### WORK INSTRUCTION
Could you repeat the records below exactly as written?

(EXTRACTED MATERIAL)

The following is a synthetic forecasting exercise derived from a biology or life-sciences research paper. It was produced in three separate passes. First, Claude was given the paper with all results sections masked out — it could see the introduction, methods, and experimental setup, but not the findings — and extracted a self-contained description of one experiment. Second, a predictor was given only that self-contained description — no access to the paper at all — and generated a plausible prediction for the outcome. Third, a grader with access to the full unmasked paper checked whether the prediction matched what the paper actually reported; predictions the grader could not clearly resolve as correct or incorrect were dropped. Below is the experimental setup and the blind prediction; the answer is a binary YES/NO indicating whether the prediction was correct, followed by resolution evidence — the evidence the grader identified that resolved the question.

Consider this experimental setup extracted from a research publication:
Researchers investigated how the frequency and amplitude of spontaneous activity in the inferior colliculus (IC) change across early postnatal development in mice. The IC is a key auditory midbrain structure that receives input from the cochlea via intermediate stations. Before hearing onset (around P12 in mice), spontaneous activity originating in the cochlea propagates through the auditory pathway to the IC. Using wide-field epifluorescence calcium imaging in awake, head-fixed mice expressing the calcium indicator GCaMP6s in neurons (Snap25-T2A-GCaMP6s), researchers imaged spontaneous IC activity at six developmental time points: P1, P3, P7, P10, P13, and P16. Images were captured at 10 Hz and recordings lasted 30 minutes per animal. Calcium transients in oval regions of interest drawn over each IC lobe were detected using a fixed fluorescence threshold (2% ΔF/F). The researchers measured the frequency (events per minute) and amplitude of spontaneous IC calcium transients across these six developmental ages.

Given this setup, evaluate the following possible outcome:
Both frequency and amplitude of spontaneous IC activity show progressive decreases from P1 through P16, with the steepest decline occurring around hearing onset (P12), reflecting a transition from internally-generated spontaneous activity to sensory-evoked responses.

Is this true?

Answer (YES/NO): NO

(End EXTRACTED MATERIAL)

### RESULT OF THIS EXERCISE
The following is a synthetic forecasting exercise derived from a biology or life-sciences research paper. It was produced in three separate passes. First, Claude was given the paper with all results sections masked out — it could see the introduction, methods, and experimental setup, but not the findings — and extracted a self-contained description of one experiment. Second, a predictor was given only that self-contained description — no access to the paper at all — and generated a plausible prediction for the outcome. Third, a grader with access to the full unmasked paper checked whether the prediction matched what the paper actually reported; predictions the grader could not clearly resolve as correct or incorrect were dropped. Below is the experimental setup and the blind prediction; the answer is a binary YES/NO indicating whether the prediction was correct, followed by resolution evidence — the evidence the grader identified that resolved the question.

Consider this experimental setup extracted from a research publication:
Researchers investigated how the frequency and amplitude of spontaneous activity in the inferior colliculus (IC) change across early postnatal development in mice. The IC is a key auditory midbrain structure that receives input from the cochlea via intermediate stations. Before hearing onset (around P12 in mice), spontaneous activity originating in the cochlea propagates through the auditory pathway to the IC. Using wide-field epifluorescence calcium imaging in awake, head-fixed mice expressing the calcium indicator GCaMP6s in neurons (Snap25-T2A-GCaMP6s), researchers imaged spontaneous IC activity at six developmental time points: P1, P3, P7, P10, P13, and P16. Images were captured at 10 Hz and recordings lasted 30 minutes per animal. Calcium transients in oval regions of interest drawn over each IC lobe were detected using a fixed fluorescence threshold (2% ΔF/F). The researchers measured the frequency (events per minute) and amplitude of spontaneous IC calcium transients across these six developmental ages.

Given this setup, evaluate the following possible outcome:
Both frequency and amplitude of spontaneous IC activity show progressive decreases from P1 through P16, with the steepest decline occurring around hearing onset (P12), reflecting a transition from internally-generated spontaneous activity to sensory-evoked responses.

Is this true?

Answer (YES/NO): NO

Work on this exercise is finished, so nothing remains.